Source material:
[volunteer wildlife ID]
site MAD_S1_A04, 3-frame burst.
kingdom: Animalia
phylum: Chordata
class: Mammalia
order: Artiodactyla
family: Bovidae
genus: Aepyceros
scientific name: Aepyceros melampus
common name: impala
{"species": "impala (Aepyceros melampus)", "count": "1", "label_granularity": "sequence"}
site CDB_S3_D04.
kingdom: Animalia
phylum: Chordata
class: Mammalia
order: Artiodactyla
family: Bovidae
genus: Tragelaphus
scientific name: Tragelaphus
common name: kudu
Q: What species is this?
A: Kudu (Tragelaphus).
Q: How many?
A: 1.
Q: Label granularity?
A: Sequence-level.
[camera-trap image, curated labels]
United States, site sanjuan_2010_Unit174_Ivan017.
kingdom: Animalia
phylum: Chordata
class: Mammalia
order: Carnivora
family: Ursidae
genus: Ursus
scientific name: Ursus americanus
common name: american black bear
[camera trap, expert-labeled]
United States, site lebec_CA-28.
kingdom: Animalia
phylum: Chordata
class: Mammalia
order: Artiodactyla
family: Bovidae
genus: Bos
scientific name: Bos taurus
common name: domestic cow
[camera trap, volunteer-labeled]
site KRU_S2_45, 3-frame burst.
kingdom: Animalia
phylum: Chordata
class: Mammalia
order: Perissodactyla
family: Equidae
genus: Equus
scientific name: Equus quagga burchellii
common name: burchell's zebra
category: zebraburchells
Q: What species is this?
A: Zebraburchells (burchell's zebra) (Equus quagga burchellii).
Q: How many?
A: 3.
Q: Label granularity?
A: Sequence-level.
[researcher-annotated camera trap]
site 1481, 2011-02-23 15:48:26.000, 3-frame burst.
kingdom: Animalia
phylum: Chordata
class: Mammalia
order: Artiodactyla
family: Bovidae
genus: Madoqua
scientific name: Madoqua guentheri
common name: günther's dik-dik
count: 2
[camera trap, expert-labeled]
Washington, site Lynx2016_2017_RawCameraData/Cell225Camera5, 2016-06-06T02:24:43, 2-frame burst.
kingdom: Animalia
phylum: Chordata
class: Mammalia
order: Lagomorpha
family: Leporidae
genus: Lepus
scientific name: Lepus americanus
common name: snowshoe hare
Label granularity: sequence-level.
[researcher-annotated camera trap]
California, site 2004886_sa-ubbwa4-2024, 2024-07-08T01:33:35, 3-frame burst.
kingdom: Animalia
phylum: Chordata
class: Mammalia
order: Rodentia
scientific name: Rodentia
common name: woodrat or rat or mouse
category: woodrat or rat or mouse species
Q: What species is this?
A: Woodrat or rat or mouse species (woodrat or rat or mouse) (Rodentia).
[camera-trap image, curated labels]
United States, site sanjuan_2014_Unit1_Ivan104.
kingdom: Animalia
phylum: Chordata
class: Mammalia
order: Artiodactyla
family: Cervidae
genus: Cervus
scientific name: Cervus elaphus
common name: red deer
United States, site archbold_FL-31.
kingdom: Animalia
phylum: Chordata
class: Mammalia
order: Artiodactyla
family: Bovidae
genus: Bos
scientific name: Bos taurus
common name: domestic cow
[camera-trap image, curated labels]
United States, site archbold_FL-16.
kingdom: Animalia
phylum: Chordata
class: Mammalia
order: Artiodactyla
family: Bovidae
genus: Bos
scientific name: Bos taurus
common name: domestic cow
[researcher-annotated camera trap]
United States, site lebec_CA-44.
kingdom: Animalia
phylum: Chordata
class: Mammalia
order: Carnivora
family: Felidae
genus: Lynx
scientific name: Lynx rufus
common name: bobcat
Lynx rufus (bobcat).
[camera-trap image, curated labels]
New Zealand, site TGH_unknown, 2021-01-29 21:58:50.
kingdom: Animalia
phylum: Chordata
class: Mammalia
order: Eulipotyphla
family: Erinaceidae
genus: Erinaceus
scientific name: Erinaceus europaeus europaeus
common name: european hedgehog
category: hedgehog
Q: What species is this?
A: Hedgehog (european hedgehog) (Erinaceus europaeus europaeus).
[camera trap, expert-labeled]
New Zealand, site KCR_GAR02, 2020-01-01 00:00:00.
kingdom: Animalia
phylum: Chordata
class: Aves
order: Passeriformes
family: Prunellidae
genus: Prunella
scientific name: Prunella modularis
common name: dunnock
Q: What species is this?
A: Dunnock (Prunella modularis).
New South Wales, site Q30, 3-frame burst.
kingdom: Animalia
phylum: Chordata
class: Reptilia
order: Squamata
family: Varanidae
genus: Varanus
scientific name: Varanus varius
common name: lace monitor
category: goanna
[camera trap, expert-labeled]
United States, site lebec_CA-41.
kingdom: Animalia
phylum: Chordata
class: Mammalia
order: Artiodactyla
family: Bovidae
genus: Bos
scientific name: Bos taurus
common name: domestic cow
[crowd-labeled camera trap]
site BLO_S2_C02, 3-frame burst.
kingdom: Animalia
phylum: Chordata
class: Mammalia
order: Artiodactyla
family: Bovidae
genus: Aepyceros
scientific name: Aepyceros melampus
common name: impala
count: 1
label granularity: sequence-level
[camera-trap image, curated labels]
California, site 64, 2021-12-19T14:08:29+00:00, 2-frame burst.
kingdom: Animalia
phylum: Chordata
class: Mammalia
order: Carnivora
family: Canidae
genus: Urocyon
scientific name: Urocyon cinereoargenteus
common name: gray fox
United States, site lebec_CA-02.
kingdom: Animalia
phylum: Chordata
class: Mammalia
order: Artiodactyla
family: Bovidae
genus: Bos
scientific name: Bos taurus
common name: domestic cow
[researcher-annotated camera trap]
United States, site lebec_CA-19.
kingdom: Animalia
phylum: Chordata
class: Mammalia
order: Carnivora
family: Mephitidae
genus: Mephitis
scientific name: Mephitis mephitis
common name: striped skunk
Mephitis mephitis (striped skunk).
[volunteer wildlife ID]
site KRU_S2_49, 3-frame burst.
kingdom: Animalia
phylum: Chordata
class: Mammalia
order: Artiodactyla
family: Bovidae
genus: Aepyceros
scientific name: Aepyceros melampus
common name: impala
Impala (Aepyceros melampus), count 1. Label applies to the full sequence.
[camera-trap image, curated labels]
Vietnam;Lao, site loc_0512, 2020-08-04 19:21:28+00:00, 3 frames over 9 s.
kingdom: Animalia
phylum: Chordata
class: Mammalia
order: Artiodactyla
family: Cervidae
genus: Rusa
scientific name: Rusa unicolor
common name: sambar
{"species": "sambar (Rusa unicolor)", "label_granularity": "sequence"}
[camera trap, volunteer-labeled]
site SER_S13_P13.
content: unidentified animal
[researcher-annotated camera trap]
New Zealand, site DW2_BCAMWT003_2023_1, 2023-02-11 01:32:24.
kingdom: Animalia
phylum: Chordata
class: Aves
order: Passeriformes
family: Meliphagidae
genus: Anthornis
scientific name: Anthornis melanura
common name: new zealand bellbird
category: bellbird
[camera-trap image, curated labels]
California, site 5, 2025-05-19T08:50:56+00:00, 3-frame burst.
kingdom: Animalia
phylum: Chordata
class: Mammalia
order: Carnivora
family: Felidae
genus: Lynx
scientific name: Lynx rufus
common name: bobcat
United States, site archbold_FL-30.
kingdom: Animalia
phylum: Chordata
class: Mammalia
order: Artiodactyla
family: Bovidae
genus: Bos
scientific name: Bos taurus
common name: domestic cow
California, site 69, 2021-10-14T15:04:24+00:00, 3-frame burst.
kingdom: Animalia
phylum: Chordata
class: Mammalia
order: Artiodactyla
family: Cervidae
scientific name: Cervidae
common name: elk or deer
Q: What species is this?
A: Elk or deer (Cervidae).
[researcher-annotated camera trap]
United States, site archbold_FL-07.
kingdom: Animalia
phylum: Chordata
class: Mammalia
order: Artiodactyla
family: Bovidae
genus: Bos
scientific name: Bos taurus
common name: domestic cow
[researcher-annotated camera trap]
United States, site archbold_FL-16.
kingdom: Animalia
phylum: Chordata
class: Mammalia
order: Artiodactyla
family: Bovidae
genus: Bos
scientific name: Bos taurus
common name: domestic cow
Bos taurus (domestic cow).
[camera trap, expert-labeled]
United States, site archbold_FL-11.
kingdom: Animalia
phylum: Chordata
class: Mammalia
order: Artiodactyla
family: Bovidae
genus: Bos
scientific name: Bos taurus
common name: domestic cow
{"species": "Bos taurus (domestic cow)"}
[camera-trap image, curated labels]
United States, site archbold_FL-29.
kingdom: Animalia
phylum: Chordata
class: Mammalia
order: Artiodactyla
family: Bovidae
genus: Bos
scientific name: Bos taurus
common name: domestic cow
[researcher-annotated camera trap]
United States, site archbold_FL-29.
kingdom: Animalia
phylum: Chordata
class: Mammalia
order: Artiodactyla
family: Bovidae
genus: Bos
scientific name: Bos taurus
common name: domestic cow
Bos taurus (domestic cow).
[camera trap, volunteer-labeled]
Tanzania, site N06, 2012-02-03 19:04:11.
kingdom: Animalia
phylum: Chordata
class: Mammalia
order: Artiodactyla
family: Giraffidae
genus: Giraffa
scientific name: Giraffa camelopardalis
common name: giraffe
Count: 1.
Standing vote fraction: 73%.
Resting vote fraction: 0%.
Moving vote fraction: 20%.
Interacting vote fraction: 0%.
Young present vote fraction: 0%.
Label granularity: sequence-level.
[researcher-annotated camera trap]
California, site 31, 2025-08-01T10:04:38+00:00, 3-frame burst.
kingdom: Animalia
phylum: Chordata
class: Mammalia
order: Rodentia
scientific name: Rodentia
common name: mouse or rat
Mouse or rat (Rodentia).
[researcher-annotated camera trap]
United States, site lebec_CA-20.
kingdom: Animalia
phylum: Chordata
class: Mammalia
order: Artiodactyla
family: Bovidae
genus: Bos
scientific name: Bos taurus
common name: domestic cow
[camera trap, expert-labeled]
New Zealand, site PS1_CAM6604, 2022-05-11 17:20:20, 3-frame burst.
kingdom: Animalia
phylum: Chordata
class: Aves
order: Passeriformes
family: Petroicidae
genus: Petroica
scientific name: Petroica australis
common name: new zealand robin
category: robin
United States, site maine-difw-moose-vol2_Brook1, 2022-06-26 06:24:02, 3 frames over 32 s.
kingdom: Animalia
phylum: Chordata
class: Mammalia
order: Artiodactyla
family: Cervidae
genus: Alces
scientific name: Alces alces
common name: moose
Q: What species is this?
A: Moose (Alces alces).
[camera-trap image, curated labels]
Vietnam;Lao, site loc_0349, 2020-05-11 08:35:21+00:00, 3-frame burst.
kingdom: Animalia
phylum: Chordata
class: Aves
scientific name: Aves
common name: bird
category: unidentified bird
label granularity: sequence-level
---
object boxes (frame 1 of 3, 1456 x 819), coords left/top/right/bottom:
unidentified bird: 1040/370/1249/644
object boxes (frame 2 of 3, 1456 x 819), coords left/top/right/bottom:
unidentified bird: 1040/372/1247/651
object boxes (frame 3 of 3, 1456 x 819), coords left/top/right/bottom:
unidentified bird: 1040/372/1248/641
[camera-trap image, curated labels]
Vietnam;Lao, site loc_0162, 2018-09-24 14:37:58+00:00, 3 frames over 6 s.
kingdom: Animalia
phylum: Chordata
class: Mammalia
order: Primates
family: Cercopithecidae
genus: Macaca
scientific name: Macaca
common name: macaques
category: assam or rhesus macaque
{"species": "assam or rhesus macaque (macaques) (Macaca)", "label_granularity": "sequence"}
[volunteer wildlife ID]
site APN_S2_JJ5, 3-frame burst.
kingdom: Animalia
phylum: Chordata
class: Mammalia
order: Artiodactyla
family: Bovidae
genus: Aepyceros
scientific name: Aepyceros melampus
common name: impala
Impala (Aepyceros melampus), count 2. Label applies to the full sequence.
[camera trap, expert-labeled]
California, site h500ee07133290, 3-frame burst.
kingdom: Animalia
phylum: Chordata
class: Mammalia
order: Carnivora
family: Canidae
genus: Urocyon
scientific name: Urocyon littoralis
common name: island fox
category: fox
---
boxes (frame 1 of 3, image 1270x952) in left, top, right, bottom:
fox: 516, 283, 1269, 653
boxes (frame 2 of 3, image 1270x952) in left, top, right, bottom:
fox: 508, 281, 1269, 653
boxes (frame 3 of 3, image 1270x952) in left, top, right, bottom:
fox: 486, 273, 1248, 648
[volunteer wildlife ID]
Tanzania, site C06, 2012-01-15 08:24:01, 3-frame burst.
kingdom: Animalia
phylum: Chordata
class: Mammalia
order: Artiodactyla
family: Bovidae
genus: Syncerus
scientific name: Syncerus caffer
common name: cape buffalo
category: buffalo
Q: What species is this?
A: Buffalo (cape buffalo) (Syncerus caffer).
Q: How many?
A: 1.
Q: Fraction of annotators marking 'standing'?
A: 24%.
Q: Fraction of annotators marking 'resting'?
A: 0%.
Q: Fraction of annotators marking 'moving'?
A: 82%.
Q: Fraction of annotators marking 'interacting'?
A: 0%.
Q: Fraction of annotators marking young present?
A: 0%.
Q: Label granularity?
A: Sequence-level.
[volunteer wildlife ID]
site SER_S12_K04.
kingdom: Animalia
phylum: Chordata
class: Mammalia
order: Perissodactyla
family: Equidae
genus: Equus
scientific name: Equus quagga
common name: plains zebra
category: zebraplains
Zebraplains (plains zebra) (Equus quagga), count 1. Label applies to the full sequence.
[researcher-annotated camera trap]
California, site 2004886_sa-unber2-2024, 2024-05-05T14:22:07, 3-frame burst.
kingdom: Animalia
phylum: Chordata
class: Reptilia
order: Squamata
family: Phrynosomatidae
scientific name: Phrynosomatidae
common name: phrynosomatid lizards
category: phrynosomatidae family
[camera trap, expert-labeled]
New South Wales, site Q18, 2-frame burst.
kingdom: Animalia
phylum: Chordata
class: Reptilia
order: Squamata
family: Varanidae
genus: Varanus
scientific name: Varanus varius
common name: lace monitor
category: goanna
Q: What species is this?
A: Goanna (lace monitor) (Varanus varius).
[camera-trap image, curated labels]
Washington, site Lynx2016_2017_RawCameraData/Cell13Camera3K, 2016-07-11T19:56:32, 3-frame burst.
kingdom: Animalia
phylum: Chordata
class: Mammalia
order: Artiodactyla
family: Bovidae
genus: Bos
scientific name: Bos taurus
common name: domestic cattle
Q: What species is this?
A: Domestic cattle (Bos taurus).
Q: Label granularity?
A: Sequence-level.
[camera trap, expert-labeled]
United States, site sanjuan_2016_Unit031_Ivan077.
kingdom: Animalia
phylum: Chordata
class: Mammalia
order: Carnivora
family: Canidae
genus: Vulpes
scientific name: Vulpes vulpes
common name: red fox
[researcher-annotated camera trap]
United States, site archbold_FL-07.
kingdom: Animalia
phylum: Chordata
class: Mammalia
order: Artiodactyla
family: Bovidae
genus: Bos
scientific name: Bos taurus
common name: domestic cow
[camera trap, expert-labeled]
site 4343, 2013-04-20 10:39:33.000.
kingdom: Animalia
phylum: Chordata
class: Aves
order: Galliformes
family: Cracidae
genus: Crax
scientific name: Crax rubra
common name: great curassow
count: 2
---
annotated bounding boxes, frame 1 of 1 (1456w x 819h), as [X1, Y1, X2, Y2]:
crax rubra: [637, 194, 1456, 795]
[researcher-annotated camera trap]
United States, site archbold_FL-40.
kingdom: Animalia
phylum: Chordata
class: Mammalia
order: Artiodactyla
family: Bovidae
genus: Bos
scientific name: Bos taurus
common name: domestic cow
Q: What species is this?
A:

Activity:
Write only the number of lines in the listing that include "macaques".

Exercise solution:
2